Jeff Berlin, um dos quatro filhos de Lucia Berlin, foi o responsável pela recuperação da obra quase esquecida da contista norte-americana. Foi graças a ele que, em 2015, foi publicado Manual para mulheres de limpeza, uma coletânea que tirou o nome de Lucia Berlin da obscuridade a que parecia condenada. A esse primeiro sucesso, seguiu-se um segundo, o conjunto de contos Anoitecer no paraíso, e mais recentemente um livro de textos autobiográficos, Bem-Vinda a Casa.

O conhecimento que Jeff tem da obra da mãe, que morreu em 2004 no dia do seu aniversário, 12 de novembro, não se deve apenas ao facto de ser um dos filhos da escritora. Jeff Berlin descobriu que a mãe escrevia “histórias” quando tinha cerca de seis anos e, na adolescência, tornou-se a primeira pessoa a ler os seus textos, um trabalho de editora que continua ainda hoje. 

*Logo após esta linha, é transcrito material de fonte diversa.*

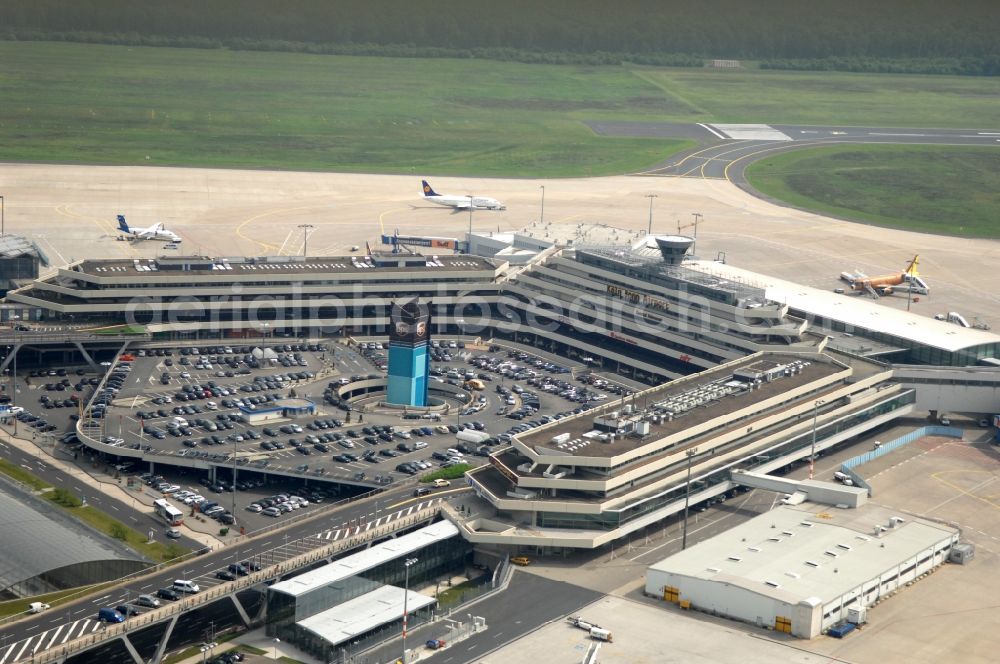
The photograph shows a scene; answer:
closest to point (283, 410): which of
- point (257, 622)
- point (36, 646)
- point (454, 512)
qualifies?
point (454, 512)

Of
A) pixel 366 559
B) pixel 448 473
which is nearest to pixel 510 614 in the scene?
pixel 366 559

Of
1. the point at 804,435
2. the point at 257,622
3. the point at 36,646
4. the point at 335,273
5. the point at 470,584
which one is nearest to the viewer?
the point at 36,646

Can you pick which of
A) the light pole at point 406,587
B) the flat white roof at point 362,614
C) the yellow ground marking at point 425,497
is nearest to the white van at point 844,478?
the yellow ground marking at point 425,497

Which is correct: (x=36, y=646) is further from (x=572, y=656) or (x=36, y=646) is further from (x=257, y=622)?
(x=572, y=656)

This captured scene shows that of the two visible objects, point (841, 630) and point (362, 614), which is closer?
point (841, 630)

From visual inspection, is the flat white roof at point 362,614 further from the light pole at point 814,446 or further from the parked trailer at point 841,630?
the light pole at point 814,446

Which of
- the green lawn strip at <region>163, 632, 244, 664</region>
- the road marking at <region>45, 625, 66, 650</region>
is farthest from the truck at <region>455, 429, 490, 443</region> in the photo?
the road marking at <region>45, 625, 66, 650</region>

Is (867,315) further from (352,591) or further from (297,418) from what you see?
(352,591)
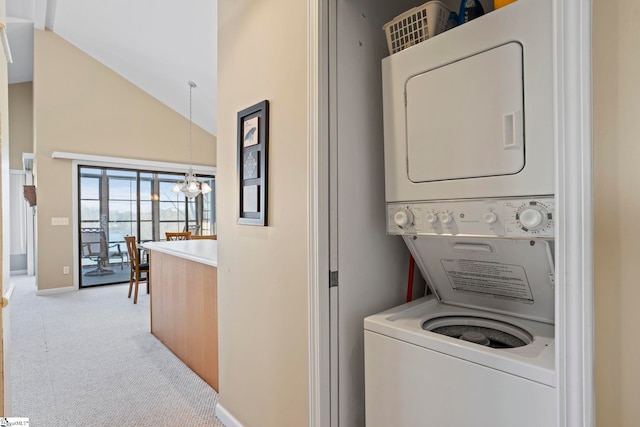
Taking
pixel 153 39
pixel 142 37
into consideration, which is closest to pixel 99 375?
pixel 153 39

Neste texto que aqui reproduzimos, Jeff recorda dez factos pouco conhecidos sobre a sua mãe, uma “péssima” atriz e a melhor professora que teve na vida.

Bem-Vinda a Casa foi o último livro de Lucia Berlin a ser publicado pelo filho. A edição portuguesa é da Alfaguara, responsável por publicar a obra da escritora norte-americana em Portugal

1. Lucia era incapaz de guardar um segredo. Muitas das suas conversas começavam com «Não digas a ninguém que te contei isto…». Quanto aos seus próprios segredos, ela integrava a maior parte deles nas histórias que escrevia.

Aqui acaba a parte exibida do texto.